With Cushing’s, that loop is broken.  Really broken.  There is a tumor getting in the way and throwing everything off.  The tumor produces ACTH on it’s own, stimulating cortisol production by the adrenals.  That in turn shuts down the pituitary from producing it, because there is already enough or too much.  It means that our bodies don’t react normally to internal nor external stressors.  We have FAR too much cortisol at night, when it should be almost non-existent in the body to allow for sleep.  We can have low cortisol during the day when we need it to be active.  We can be “revved up” like we’re running a marathon while sitting on a chair, resting.  But it also means that when we are stressed, ill (just a cold, even), in pain, or exerting extra energy, our body does not have the feedback to produce more cortisol to allow us to function appropriately.

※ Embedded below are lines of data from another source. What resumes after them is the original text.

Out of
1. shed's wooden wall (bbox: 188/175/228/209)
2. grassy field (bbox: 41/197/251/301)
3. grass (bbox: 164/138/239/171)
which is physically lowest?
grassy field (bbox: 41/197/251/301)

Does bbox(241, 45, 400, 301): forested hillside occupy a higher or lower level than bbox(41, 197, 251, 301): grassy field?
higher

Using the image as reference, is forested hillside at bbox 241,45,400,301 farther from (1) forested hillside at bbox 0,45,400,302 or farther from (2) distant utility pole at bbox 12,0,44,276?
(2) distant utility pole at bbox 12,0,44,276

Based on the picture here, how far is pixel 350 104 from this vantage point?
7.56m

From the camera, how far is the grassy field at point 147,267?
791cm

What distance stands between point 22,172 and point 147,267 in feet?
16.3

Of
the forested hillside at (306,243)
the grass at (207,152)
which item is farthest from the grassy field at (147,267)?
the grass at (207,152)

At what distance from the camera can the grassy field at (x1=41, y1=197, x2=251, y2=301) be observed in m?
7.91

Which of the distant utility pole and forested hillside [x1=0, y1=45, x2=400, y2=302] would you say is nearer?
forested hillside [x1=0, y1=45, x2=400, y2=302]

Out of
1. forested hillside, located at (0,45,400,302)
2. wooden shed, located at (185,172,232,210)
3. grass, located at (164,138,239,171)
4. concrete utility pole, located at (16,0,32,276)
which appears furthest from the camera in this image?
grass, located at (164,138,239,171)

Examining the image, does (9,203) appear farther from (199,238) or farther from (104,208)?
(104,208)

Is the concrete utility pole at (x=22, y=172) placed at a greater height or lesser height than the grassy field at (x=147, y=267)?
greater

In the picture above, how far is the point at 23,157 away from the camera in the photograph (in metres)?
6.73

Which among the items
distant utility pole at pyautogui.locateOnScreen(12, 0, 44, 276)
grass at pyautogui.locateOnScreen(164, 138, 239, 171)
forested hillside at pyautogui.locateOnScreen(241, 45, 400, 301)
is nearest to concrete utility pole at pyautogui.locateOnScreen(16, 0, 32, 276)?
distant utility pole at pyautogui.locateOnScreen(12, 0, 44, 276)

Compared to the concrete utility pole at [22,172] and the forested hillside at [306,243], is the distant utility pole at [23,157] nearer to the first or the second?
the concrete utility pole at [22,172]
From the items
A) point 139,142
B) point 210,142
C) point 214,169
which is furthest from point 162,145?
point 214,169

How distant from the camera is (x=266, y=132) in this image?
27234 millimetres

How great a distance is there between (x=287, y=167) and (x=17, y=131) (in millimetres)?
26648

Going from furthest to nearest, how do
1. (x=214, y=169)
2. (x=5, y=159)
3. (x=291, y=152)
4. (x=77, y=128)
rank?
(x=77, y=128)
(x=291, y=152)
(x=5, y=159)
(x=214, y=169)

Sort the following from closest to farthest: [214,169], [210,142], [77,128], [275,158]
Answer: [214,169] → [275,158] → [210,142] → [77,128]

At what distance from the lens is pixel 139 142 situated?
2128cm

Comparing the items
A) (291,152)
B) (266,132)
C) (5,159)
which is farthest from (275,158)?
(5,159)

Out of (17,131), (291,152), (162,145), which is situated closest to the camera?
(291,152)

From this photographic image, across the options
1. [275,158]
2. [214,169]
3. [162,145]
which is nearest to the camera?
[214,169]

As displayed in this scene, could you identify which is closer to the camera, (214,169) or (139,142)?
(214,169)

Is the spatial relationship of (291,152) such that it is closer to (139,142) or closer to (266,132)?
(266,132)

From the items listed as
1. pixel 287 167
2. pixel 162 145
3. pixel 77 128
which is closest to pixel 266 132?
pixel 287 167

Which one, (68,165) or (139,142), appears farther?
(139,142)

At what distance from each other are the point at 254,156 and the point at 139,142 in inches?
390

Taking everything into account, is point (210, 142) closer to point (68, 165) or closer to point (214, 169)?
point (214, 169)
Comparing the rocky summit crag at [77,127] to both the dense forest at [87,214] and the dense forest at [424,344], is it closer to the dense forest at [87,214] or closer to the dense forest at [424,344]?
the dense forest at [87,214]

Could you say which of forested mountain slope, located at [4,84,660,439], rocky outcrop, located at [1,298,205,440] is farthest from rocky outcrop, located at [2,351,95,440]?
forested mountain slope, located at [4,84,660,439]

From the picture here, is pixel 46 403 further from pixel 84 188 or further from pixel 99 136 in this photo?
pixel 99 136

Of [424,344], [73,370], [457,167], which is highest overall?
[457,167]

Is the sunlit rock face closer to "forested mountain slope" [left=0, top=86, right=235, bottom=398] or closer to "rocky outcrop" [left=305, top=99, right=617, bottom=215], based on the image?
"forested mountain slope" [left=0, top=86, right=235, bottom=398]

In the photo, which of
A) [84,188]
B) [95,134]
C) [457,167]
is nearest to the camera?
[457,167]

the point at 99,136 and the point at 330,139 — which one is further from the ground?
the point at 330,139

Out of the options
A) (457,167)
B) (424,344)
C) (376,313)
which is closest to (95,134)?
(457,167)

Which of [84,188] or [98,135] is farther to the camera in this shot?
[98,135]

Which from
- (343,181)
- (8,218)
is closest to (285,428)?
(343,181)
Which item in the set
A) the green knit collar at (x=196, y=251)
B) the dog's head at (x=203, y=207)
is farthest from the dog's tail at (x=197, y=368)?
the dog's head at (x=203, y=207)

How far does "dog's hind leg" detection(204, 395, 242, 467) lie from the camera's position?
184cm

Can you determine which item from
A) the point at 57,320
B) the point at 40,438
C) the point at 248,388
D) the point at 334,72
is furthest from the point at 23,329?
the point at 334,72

This is why even in a high cortisol day, if I overdo it, I can crash so hard I can’t keep my eyes open.  Why I can become so cold that blankets, warm clothes and a wood stove (on an already warm day) cannot warm me up.  Why I can become nauseated (another low symptom) and that can lead to serious danger (Look up adrenal crisis).  You see, if I use up whatever my tumor is producing, generally speaking, my pituitary doesn’t fill in the gap because it is suppressed (asleep).  It doesn’t say “She’s doing too much, let’s produce more hormones so she can get through it.”  I’ve noticed this happen in cortisol highs and lows.  Generally I’m FAR more careful in a low because I already know my body cannot handle much of anything, but there were times when I would push myself in a high to get a job done, and then I would crash and burn.  It was bad news and I didn’t understand how dangerous it was at the time (okay, I still do it sometimes, but I REALLY try not to).  And sadly, unlike the normal progression of tiring while exerting yourself, it generally didn’t come with any warning signs.  I was capable, then I wasn’t.  It was sudden.  I cannot tell when I am coming up on that wall, but once I hit it, it is too late.  I am ill, not just a little tired.  And because sleep only does a little in my Cushing’s situation, I don’t start fresh tomorrow.  Now I’m in the whole…one I might not recover from.  This new level of exhaustion at times has become my new “normal.”  It’s bad news, but it’s my life.  So if I say something as silly as driving in “Nowhere, Alaska” is too stressful, I mean it.  It can make me physically ill, and it doesn’t mean I mentally stress over it..it is my body recognizing the energy drain.  I cannot lose any more of what I currently have…there just isn’t enough left.

I know this sounds so negative and depressing.  It is.  It wasn’t my intent to end that way, but the reality is, this disease hurts us so much already, we don’t need misunderstanding (even misguided desires to help) causing us more.  And seriously, just ask!  We would love nothing more than to educate others about what we’re going through.  We know it is so convoluted and overwhelming and that you can only handle little tidbits at a time, but any understanding is better than none.  It can be so hard for us not to do those things we used to, especially things we consider necessary, simple, or things we love and enjoy, and it helps to have someone understand that and not pressure us into doing more than we should or judging us for not reacting like we used to.  We still want to be friends and would love nothing more than to help you or go do those fun things with you…we just know our limits.  Stick by us and please don’t take it personally.